Elisabeth frowned. “Are they policemen?”
“Yes. Kind of.”
“Are you in any trouble?”
“I can assure you it’s nothing to worry about,” I said smoothly. “It’s not much more than a formality. But they certainly won’t leave us alone until they’ve had a good look around.”
Elisabeth shrugged. “If you think it’s really necessary. But there’s no one else here. I can’t imagine what you think you’ll find, gentlemen. This isn’t Hohenschönhausen, you know.”
Grottsch stopped and frowned. “What do you know about Hohenschönhausen?” he asked suspiciously.
“I can see your friends aren’t from Berlin, Bernie,” said Elisabeth. “My dear man, everyone in Berlin knows about Hohenschönhausen.”
“Everyone except me,” I said truthfully.
“Well,” she said. “You remember the Heike factory?”
“The meat-processing factory? On the corner of Freienewelder Strasse.”
She nodded. “That whole area is now occupied by the State Security Service of the DDR.”
“I thought that was in Karlshorst,” I said.
“Not anymore,” she said.
“You seem to know a lot about it, Fräulein,” said Wenger.

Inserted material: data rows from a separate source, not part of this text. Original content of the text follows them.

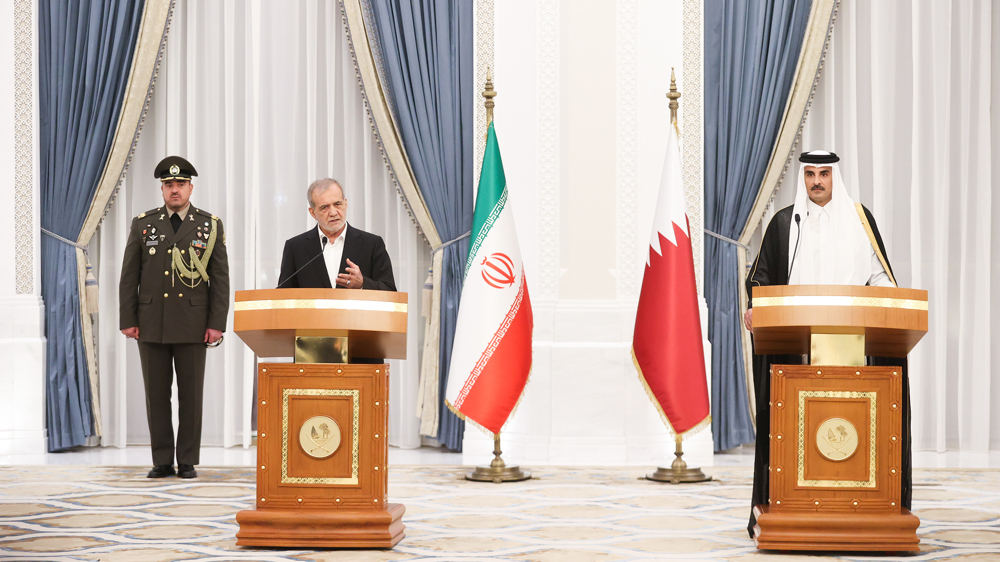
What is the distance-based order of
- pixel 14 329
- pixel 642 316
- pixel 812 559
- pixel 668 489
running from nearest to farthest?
pixel 812 559
pixel 668 489
pixel 642 316
pixel 14 329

“I’m a Berliner. The communists pretend the place doesn’t exist and the rest of us pretend not to see it. It’s an arrangement that suits us all very well, I think. A very Berlin kind of arrangement. It was the same with Gestapo headquarters on Prinz Albrechtstrasse. Remember?”
I nodded. “Of course. It was the building that no one saw.”

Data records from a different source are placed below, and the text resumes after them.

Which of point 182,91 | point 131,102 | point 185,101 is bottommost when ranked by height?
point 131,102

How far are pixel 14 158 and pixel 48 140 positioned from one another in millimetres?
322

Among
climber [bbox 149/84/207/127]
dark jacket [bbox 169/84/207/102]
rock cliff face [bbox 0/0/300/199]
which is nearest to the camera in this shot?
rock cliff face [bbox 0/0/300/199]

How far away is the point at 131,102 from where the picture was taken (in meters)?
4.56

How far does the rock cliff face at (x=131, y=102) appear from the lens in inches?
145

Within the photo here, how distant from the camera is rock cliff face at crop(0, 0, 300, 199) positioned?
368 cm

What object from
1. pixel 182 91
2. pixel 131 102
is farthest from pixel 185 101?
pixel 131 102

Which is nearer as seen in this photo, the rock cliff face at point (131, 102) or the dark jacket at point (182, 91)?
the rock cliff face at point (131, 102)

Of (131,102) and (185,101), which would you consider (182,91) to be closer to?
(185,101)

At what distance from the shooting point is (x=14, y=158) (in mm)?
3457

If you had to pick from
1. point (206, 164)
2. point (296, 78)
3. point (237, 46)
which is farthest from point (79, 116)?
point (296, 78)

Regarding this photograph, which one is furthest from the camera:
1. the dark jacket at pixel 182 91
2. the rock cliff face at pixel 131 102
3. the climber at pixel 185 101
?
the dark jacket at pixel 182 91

Elisabeth looked at Grottsch and Wenger and frowned. “So? Go ahead and search.”
The two men walked through the apartment and found nothing. When they were quite satisfied at finding nothing, Grottsch said, “We’ll be outside the door.” And then they left.
I moved her away from the door in case they were listening and into the kitchen, where we embraced fondly.
“What were you thinking of?” I said. “Mentioning the Stasi like that?”
“I don’t know. It just sort of came out.”
“Still, you recovered it pretty well, I thought. I’d forgotten about Heike’s meat. In the army, we lived on that stuff.”
“That’s probably why they shot him. Richard Heike.”
“Who? The Russians?”
She nodded. “Who are those two characters?”
“Just a couple of thugs who work for French intelligence.”
“But they were German, weren’t they?”
“I think the French rather enjoy making us do their dirty work.”
“So that’s what you’re doing.”
“Actually, I don’t know what I’m doing.”
“That’s a comforting thought.”
“I told the French I had to come here and ask you to marry me. That you’d given me an ultimatum.”